The pistol feels cold against his stomach.
He walks
across the lobby to the elevator and takes the elevator up to the third floor. He isn’t sure how he’s going to get into her room.
He stands in the corridor feeling strange, disoriented, lost in a dream, as he felt when he was a child with high fever. He could simply walk to the door and knock, see what happens. And if she doesn’t answer? He doesn’t know. But he doesn’t know what else to do either.
He walks to her room, pulls the pistol from his waistband.
He raises his left hand to knock.
But before he can he hears the sound of the chain being pulled away from the door, then the sound of the deadbolt being snapped out of place. He takes several quick steps away from the door, backing around a corner.
Paranoid thoughts run through his mind. He’s suddenly convinced the lobby was being watched. When he entered the hotel a call was made. Now a gunman will emerge from Evelyn’s room and end his life.
The door swings open.
Evelyn pushes through. She walks to the hotel room next to her own and knocks, a newspaper gripped in her left hand. The knock is answered.
‘Have you seen this?’
4
‘Evelyn.’
‘Eugene.’
‘We need to talk.’
‘Okay.’
‘Let’s head into your room.’
‘I’m not going in there with you.’
‘Then you’ll die out here.’
‘I could scream.’
‘Then you’ll die screaming. I’m already wanted for murder, Evelyn. I have no problem becoming what the police already think I am.’
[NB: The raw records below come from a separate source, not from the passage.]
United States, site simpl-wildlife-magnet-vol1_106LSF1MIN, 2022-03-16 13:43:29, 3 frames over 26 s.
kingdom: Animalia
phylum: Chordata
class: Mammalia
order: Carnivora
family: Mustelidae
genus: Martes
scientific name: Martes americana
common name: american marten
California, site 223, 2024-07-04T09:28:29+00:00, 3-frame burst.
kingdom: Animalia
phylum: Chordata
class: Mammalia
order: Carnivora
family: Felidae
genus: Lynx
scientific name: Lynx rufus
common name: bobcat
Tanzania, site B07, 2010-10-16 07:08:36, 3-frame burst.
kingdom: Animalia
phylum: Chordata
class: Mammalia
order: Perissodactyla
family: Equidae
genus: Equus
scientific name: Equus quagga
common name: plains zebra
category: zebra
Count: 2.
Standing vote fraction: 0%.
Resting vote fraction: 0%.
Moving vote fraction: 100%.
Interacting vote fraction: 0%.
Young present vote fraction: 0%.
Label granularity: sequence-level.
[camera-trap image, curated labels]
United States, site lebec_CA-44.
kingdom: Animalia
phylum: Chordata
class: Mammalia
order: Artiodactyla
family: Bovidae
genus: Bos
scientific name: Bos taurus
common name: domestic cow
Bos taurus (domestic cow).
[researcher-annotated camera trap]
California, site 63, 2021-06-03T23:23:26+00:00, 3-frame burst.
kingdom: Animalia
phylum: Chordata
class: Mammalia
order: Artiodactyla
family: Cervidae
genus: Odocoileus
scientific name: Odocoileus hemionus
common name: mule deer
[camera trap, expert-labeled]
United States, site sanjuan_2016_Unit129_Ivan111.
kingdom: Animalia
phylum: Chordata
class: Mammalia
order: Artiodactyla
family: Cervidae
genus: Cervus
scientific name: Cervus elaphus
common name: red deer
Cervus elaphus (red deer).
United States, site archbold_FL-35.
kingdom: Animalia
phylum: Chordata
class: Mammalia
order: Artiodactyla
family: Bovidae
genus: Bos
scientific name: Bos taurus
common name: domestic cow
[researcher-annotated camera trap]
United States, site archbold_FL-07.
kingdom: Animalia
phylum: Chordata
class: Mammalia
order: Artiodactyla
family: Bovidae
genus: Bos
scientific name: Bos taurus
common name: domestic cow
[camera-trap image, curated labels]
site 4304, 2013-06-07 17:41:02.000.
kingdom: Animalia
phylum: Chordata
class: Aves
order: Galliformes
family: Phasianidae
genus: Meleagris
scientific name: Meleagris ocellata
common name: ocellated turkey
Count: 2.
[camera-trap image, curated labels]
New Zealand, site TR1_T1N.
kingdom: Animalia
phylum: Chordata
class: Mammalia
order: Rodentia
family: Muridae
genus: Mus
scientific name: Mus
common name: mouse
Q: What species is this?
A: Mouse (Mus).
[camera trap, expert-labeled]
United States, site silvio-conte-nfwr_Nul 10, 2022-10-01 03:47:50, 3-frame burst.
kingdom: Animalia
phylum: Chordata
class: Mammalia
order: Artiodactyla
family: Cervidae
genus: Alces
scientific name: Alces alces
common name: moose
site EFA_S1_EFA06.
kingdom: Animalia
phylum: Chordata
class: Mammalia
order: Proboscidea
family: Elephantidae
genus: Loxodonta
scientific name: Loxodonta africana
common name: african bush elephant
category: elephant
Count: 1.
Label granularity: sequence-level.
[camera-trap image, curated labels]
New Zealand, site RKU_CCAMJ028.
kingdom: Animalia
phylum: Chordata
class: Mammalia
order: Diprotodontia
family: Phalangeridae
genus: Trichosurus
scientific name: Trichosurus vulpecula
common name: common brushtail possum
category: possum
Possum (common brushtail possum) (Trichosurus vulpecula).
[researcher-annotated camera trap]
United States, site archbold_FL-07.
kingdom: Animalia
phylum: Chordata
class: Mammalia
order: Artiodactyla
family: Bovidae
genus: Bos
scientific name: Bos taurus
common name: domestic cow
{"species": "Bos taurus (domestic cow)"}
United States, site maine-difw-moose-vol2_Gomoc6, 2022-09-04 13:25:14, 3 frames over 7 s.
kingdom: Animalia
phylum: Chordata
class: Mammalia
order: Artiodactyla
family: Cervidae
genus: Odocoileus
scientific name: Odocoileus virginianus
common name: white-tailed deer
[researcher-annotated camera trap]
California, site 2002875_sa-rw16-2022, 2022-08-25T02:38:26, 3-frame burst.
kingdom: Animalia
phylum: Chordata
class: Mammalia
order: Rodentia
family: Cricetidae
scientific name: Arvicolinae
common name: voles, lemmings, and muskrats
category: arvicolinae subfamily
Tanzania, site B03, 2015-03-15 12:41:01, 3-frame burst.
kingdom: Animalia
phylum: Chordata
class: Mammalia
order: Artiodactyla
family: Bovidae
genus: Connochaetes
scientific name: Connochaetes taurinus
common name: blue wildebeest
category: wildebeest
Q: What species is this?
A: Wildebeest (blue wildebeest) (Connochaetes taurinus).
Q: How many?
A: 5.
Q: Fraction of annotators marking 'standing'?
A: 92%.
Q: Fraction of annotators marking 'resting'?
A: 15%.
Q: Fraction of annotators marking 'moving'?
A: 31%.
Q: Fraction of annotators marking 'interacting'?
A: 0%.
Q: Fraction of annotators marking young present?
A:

She licks her lips. After a long time she nods.
‘Okay.’
TWENTY-NINE
1
Carl stands in the rain. He looks at the door in front of him and waits for the slow bastard on the other side to pull the thing open so he can put a roof between himself and the pissing gray clouds overhead. Friedman stands beside him. Neither man says a word. After a while Carl raises his hand and knocks again. The crease at the top of his fedora catches rain while he stands and waits. The water pools there till the crease can no longer hold it, then it pours down the front of his head in a stream, splashing on the brim of his fedora and down to his scuffed shoes.